Pour amadouer Arondel, Baudelaire lui offre des places de théâtre : « Je vous engage, si vous voulez voir mes merveilleux Chinois, à aller là-bas de bonne heure, car si vous vouliez esquiver le drame précédent, vous risqueriez fort de ne pas trouver de places, - le papier que je vous laisse étant un simple mot du directeur, et n'impliquant pas la retenue de places numérotées. » Cette troupe d’acrobates avait satisfait le goût pour l’exotisme de Baudelaire, qui louera « la grâce divine du cosmopolitisme » et le « produit chinois, produit étrange, bizarre, contourné dans sa forme, intense par sa couleur, et quelquefois délicat jusqu’à l’évanouissement » lors de sa visite à l’Exposition universelle l’année suivante. Théophile Gautier avait salué avec enthousiasme la performance de ces acrobates dans La Presse du 25 avril 1854. Spectateur assidu, tant du drame tragique que des spectacles et des vaudevilles, Baudelaire aspirait à devenir dramaturge – il avait obtenu les places grâce à Marc Fournier, directeur de la Porte Saint-Martin où il espérait monter sa pièce L’Ivrogne.

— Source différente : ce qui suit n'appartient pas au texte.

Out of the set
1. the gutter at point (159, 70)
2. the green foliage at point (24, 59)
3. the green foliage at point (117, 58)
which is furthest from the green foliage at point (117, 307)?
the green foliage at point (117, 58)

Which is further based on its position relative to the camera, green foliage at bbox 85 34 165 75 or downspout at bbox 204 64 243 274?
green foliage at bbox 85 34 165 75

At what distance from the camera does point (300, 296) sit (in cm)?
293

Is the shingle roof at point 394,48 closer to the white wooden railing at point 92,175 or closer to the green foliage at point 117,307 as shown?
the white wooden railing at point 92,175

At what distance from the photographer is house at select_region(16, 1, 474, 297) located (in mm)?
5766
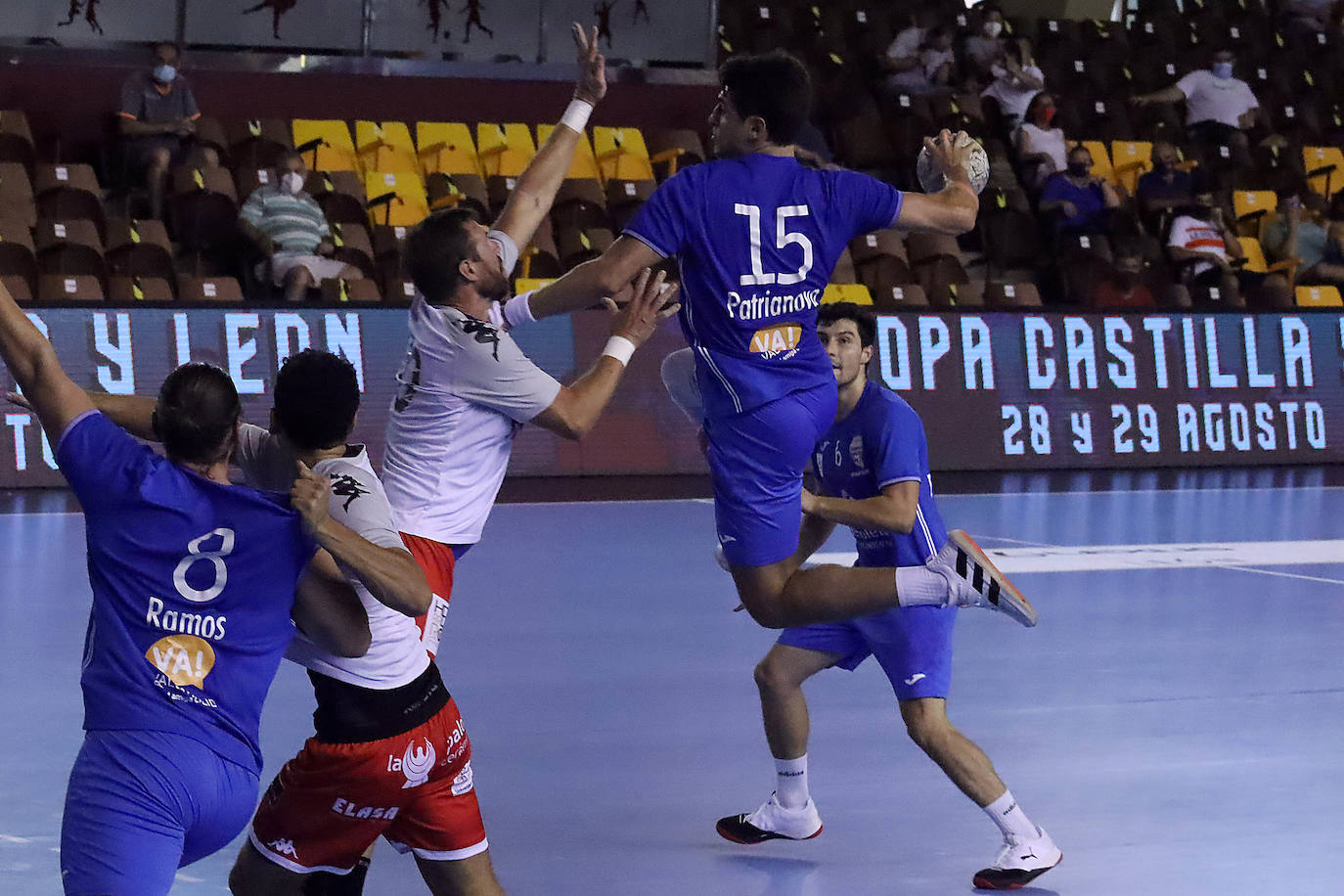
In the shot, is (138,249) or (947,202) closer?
(947,202)

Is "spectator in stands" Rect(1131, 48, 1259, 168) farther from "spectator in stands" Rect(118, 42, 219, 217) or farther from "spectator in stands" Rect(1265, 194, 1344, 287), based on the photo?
"spectator in stands" Rect(118, 42, 219, 217)

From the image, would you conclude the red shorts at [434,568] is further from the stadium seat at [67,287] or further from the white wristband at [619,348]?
the stadium seat at [67,287]

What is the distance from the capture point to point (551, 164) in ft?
17.3

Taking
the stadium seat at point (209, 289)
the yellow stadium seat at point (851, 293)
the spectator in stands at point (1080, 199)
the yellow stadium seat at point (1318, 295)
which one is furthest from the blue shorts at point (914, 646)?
the yellow stadium seat at point (1318, 295)

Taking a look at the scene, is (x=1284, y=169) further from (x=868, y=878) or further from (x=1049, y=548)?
(x=868, y=878)

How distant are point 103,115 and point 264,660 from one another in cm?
1424

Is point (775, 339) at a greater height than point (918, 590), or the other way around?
point (775, 339)

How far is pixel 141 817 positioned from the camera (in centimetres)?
338

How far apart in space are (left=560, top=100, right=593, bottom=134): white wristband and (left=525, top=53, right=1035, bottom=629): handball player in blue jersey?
15.5 inches

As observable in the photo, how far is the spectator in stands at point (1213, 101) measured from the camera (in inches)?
834

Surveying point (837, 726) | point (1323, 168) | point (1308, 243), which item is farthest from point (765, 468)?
point (1323, 168)

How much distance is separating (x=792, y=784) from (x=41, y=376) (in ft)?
9.37

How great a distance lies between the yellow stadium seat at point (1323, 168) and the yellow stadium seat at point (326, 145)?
11468 mm

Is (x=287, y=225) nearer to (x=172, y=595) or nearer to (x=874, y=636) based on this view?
→ (x=874, y=636)
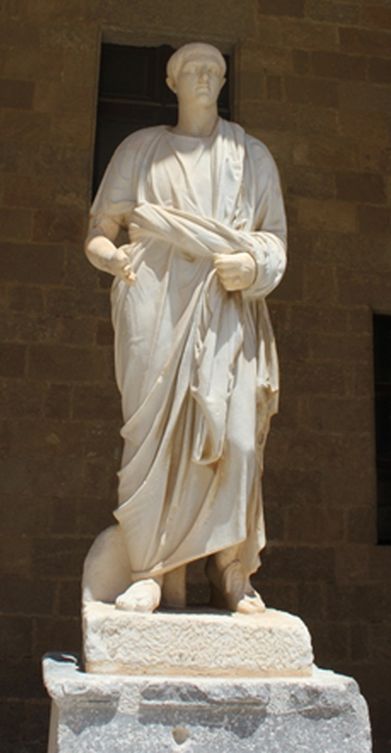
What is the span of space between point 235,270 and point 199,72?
0.84 metres

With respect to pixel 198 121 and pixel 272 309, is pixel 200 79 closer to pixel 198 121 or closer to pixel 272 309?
pixel 198 121

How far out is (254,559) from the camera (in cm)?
318

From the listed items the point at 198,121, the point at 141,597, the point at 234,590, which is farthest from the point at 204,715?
the point at 198,121

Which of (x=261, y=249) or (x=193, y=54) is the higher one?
(x=193, y=54)

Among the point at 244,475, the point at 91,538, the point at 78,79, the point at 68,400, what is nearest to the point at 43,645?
the point at 91,538

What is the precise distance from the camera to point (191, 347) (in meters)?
3.10

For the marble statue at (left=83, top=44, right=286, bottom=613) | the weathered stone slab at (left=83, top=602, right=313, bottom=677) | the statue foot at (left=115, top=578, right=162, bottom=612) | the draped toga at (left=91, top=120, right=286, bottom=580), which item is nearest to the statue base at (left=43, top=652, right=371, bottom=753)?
the weathered stone slab at (left=83, top=602, right=313, bottom=677)

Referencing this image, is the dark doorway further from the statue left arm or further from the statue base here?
the statue base

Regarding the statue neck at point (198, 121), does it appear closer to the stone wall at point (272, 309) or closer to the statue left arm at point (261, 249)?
the statue left arm at point (261, 249)

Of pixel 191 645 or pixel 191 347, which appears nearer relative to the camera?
pixel 191 645

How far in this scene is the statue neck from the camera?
3.51 m

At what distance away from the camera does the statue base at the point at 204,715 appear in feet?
8.51

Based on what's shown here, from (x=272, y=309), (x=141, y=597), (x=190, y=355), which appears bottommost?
(x=141, y=597)

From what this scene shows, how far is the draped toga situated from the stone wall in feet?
11.1
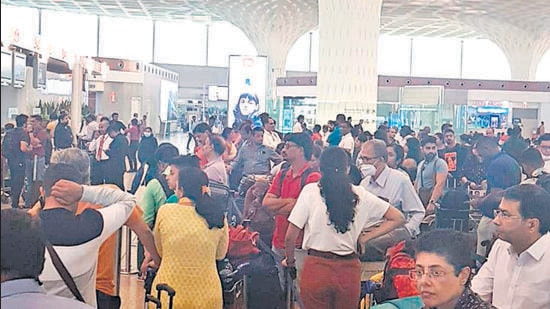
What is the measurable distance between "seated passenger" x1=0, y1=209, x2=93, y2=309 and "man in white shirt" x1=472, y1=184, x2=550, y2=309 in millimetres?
1929

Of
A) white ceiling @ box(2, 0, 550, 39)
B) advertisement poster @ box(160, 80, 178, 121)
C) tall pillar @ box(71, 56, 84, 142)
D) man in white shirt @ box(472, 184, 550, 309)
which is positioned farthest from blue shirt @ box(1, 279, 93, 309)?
advertisement poster @ box(160, 80, 178, 121)

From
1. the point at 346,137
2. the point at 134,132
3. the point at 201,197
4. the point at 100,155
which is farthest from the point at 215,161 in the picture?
the point at 134,132

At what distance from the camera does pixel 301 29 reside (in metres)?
37.8

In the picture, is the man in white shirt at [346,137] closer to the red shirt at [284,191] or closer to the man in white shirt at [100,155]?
the man in white shirt at [100,155]

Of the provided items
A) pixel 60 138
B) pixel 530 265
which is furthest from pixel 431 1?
pixel 530 265

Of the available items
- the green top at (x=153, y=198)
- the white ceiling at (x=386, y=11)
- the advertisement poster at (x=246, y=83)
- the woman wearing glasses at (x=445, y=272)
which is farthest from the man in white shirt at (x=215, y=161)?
the white ceiling at (x=386, y=11)

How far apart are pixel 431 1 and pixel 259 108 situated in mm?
12814

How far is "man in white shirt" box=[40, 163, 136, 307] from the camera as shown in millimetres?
3779

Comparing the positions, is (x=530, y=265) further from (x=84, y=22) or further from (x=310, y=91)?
(x=84, y=22)

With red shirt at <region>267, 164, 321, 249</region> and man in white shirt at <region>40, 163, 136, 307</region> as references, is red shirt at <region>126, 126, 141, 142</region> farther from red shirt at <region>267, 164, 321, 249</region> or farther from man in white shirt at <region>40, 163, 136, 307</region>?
man in white shirt at <region>40, 163, 136, 307</region>

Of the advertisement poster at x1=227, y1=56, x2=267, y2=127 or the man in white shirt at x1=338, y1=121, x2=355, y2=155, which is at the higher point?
the advertisement poster at x1=227, y1=56, x2=267, y2=127

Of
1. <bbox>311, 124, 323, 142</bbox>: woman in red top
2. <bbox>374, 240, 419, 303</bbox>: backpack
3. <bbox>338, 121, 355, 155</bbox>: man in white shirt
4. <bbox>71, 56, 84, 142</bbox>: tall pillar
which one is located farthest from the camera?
<bbox>71, 56, 84, 142</bbox>: tall pillar

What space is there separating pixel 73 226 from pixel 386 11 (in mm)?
33959

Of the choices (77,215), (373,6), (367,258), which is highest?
(373,6)
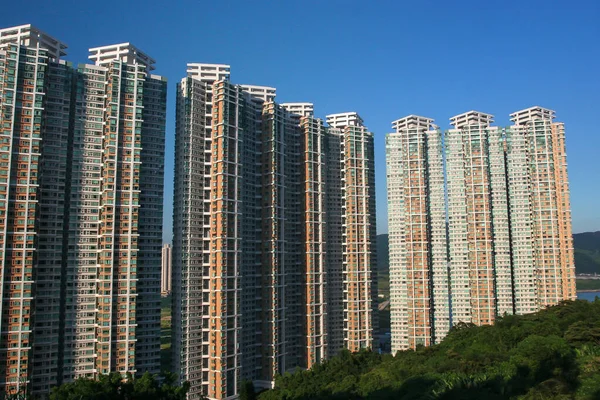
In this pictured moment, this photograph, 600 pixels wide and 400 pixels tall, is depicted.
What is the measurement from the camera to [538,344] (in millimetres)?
25062

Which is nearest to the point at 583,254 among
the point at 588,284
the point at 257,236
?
the point at 588,284

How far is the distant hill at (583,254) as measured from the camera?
482 feet

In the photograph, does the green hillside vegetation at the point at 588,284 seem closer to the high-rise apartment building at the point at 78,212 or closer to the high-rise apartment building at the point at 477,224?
the high-rise apartment building at the point at 477,224

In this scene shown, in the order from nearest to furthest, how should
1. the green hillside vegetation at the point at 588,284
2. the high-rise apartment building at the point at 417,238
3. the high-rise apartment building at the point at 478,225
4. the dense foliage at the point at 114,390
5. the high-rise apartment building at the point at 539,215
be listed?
the dense foliage at the point at 114,390
the high-rise apartment building at the point at 539,215
the high-rise apartment building at the point at 478,225
the high-rise apartment building at the point at 417,238
the green hillside vegetation at the point at 588,284

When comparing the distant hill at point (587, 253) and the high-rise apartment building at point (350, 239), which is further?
the distant hill at point (587, 253)

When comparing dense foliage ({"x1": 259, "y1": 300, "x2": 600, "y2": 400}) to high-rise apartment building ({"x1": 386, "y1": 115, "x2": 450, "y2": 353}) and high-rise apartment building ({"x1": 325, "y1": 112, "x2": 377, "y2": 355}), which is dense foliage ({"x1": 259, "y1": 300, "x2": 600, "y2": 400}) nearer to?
high-rise apartment building ({"x1": 325, "y1": 112, "x2": 377, "y2": 355})

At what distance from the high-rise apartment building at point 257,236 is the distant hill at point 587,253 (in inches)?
4611

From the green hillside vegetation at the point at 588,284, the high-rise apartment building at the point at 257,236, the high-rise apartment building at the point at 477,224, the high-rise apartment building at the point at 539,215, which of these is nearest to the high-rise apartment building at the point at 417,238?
the high-rise apartment building at the point at 477,224

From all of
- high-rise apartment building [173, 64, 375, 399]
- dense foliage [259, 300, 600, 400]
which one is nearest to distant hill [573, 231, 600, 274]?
high-rise apartment building [173, 64, 375, 399]

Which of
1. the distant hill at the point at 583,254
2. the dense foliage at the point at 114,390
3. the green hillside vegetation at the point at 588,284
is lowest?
the green hillside vegetation at the point at 588,284

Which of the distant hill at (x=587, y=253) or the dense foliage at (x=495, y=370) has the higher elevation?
the distant hill at (x=587, y=253)

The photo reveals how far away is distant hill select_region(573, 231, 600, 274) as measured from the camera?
147m

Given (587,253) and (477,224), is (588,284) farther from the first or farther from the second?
(477,224)

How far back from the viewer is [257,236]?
4753 centimetres
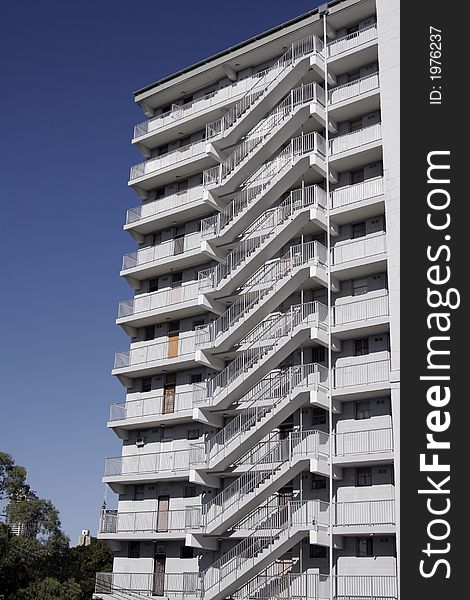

On apprend que Baudelaire s’afférait également à faire publier ses traductions d’Edgar Allan Poe : « J'avais totalement oublié qu'aujourd'hui et demain il faut que je dîne chez la même personne, le chef de l'administration du Siècle [Charles de Tramont], et vous savez si je suis intéressé à le tourmenter ». C’est d’ailleurs cette année-là que sort, chez le futur éditeur des Fleurs du Mal, sa traduction de la Philosophie de l’Ameublement de Poe, qui partage son amour de la collection d’objets et d’œuvres d’art.
Curieuse lettre avec une belle signature de Baudelaire, le peintre de la vie moderne dont les goûts d’esthète ont entraîné sa ruine et inspiré sa poésie.
Provenance : collection Ronald Davis.